3. Le doglianze formulate con il secondo e il terzo motivo, riguardo al diniego della sospensione condizionale della pena, alla misura della stessa e al mancato riconoscimento delle circostanze attenuanti generiche, sono anch’esse manifestamente infondate. La pena, come già evidenziato dalla Corte d’appello, è stata determinata in misura corrispondente al minimo edittale, e cioè in mesi sei di arresto ed euro 2.600,00 di ammenda, sicché non vi era alcun margine per una riduzione della stessa. Il diniego delle circostanze attenuanti generiche è stato adeguatamente giustificato con il riferimento a una precedente condanna per un reato tributario di non modesta rilevanza, dunque, correttamente, con il riferimento, tra i vari parametri indicati dall’art. 133 cod. pen., alla negativa personalità dell’imputato, ritenuta assorbente ai fini della esclusione della riconoscibilità di dette attenuanti: si tratta di motivazione idonea e non sindacabile sul piano del merito nel giudizio di legittimità, essendo sufficiente che il giudice dimostri di avere considerato ed esaminato, sia pure sinteticamente, gli elementi enunciati nell’art. 133 cod. pen. e gli altri dati significativi, e indichi quelli apprezzati come assorbenti o prevalenti su quelli di segno opposto, essendo sottratta al sindacato di legittimità la motivazione sul punto quando sia aderente ad elementi tratti obiettivamente dalle risultanze processuali e sia, altresì, logicamente corretta (Sez. 2, n. 3610 del 15/01/2014, Manzari, Rv. 260415; Sez. 1, n. 3163 del 28.11.1988, Rv 180654). Quanto, infine, al diniego del beneficio della sospensione condizionale della pena, lo stesso è stato adeguatamente giustificato dalla Corte d’appello con la suddetta precedente condanna riportata dall’imputato, in relazione alla quale era già stato applicato detto beneficio, dunque non considerando la condanna per un reato depenalizzato, ma solo, correttamente, quella ulteriore per un reato ritenuto grave, come tale ostativo al riconoscimento di detto beneficio: si tratta, anche a questo proposito, di motivazione adeguata, non sindacabile sul piano del merito, cioè della valutazione di gravità delle condotte, nel giudizio di legittimità, con la conseguente manifesta infondatezza anche di tale doglianza.

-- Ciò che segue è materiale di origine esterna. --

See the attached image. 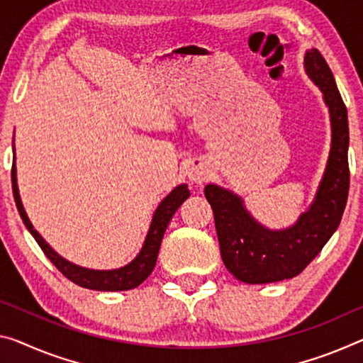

4. Il ricorso deve, in conclusione, essere dichiarato inammissibile, a cagione della manifesta infondatezza di tutti i motivi cui è stato affidato. Alla declaratoria di inammissibilità del ricorso consegue, ex art. 616 cod. proc. pen., non potendosi escludere che essa sia ascrivibile a colpa del ricorrente (Corte Cost. sentenza 7 – 13 giugno 2000, n. 186), l’onere delle spese del procedimento, nonché del versamento di una somma in favore della Cassa delle Ammende, che si determina equitativamente, in ragione dei motivi dedotti, nella misura di euro 2.000,00.